▶ [ACTIVITY]:
Set it all down exactly, every record and every line.

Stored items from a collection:
....
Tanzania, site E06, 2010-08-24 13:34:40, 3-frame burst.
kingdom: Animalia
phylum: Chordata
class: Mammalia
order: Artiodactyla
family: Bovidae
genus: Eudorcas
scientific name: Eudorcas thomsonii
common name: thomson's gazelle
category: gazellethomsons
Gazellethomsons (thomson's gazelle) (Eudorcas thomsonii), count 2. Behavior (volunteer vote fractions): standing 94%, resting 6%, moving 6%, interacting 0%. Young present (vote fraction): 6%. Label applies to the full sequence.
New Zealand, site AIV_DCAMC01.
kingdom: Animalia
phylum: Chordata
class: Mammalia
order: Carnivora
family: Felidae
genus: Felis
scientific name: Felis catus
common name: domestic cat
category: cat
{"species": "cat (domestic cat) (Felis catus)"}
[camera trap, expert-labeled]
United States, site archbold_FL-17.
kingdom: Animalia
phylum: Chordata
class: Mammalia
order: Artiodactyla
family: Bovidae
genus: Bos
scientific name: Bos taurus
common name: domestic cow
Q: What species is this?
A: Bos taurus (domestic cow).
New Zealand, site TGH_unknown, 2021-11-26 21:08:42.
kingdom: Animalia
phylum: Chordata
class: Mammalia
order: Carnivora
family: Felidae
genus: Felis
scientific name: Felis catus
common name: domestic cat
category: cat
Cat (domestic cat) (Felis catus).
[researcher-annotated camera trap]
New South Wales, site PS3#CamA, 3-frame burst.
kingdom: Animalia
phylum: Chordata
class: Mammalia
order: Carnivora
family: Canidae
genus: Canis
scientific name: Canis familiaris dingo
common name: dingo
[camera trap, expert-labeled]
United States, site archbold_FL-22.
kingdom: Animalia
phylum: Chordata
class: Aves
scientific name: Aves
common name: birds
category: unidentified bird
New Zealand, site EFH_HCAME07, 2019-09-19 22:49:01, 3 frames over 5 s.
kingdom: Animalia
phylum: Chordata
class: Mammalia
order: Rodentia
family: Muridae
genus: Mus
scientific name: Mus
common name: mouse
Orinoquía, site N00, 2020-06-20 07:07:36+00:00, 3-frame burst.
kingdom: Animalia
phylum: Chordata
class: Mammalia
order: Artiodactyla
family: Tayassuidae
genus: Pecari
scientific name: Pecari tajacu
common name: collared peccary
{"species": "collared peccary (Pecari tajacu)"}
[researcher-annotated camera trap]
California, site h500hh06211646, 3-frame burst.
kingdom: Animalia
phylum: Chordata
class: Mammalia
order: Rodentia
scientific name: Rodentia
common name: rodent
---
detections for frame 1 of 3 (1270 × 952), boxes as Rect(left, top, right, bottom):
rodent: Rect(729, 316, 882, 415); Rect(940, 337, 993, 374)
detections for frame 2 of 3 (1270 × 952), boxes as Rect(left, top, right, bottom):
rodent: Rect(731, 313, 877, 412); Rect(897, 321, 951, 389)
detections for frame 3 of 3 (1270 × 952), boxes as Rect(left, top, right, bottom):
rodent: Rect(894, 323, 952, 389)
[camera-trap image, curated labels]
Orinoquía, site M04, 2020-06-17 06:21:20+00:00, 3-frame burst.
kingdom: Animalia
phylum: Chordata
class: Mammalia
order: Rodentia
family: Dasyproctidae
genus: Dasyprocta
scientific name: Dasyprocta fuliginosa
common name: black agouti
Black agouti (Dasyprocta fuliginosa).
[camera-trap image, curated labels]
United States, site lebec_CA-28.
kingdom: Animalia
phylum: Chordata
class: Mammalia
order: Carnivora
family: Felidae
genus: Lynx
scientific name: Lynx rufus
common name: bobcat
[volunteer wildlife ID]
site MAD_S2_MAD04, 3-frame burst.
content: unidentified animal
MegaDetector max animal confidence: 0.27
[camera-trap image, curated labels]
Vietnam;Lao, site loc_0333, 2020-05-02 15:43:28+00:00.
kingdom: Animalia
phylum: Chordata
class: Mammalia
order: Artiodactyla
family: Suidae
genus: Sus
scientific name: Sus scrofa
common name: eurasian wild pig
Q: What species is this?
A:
....
▶ [EXPECTED OUTPUT]:
Tanzania, site E06, 2010-08-24 13:34:40, 3-frame burst.
kingdom: Animalia
phylum: Chordata
class: Mammalia
order: Artiodactyla
family: Bovidae
genus: Eudorcas
scientific name: Eudorcas thomsonii
common name: thomson's gazelle
category: gazellethomsons
Gazellethomsons (thomson's gazelle) (Eudorcas thomsonii), count 2. Behavior (volunteer vote fractions): standing 94%, resting 6%, moving 6%, interacting 0%. Young present (vote fraction): 6%. Label applies to the full sequence.
New Zealand, site AIV_DCAMC01.
kingdom: Animalia
phylum: Chordata
class: Mammalia
order: Carnivora
family: Felidae
genus: Felis
scientific name: Felis catus
common name: domestic cat
category: cat
{"species": "cat (domestic cat) (Felis catus)"}
[camera trap, expert-labeled]
United States, site archbold_FL-17.
kingdom: Animalia
phylum: Chordata
class: Mammalia
order: Artiodactyla
family: Bovidae
genus: Bos
scientific name: Bos taurus
common name: domestic cow
Q: What species is this?
A: Bos taurus (domestic cow).
New Zealand, site TGH_unknown, 2021-11-26 21:08:42.
kingdom: Animalia
phylum: Chordata
class: Mammalia
order: Carnivora
family: Felidae
genus: Felis
scientific name: Felis catus
common name: domestic cat
category: cat
Cat (domestic cat) (Felis catus).
[researcher-annotated camera trap]
New South Wales, site PS3#CamA, 3-frame burst.
kingdom: Animalia
phylum: Chordata
class: Mammalia
order: Carnivora
family: Canidae
genus: Canis
scientific name: Canis familiaris dingo
common name: dingo
[camera trap, expert-labeled]
United States, site archbold_FL-22.
kingdom: Animalia
phylum: Chordata
class: Aves
scientific name: Aves
common name: birds
category: unidentified bird
New Zealand, site EFH_HCAME07, 2019-09-19 22:49:01, 3 frames over 5 s.
kingdom: Animalia
phylum: Chordata
class: Mammalia
order: Rodentia
family: Muridae
genus: Mus
scientific name: Mus
common name: mouse
Orinoquía, site N00, 2020-06-20 07:07:36+00:00, 3-frame burst.
kingdom: Animalia
phylum: Chordata
class: Mammalia
order: Artiodactyla
family: Tayassuidae
genus: Pecari
scientific name: Pecari tajacu
common name: collared peccary
{"species": "collared peccary (Pecari tajacu)"}
[researcher-annotated camera trap]
California, site h500hh06211646, 3-frame burst.
kingdom: Animalia
phylum: Chordata
class: Mammalia
order: Rodentia
scientific name: Rodentia
common name: rodent
---
detections for frame 1 of 3 (1270 × 952), boxes as Rect(left, top, right, bottom):
rodent: Rect(729, 316, 882, 415); Rect(940, 337, 993, 374)
detections for frame 2 of 3 (1270 × 952), boxes as Rect(left, top, right, bottom):
rodent: Rect(731, 313, 877, 412); Rect(897, 321, 951, 389)
detections for frame 3 of 3 (1270 × 952), boxes as Rect(left, top, right, bottom):
rodent: Rect(894, 323, 952, 389)
[camera-trap image, curated labels]
Orinoquía, site M04, 2020-06-17 06:21:20+00:00, 3-frame burst.
kingdom: Animalia
phylum: Chordata
class: Mammalia
order: Rodentia
family: Dasyproctidae
genus: Dasyprocta
scientific name: Dasyprocta fuliginosa
common name: black agouti
Black agouti (Dasyprocta fuliginosa).
[camera-trap image, curated labels]
United States, site lebec_CA-28.
kingdom: Animalia
phylum: Chordata
class: Mammalia
order: Carnivora
family: Felidae
genus: Lynx
scientific name: Lynx rufus
common name: bobcat
[volunteer wildlife ID]
site MAD_S2_MAD04, 3-frame burst.
content: unidentified animal
MegaDetector max animal confidence: 0.27
[camera-trap image, curated labels]
Vietnam;Lao, site loc_0333, 2020-05-02 15:43:28+00:00.
kingdom: Animalia
phylum: Chordata
class: Mammalia
order: Artiodactyla
family: Suidae
genus: Sus
scientific name: Sus scrofa
common name: eurasian wild pig
Q: What species is this?
A:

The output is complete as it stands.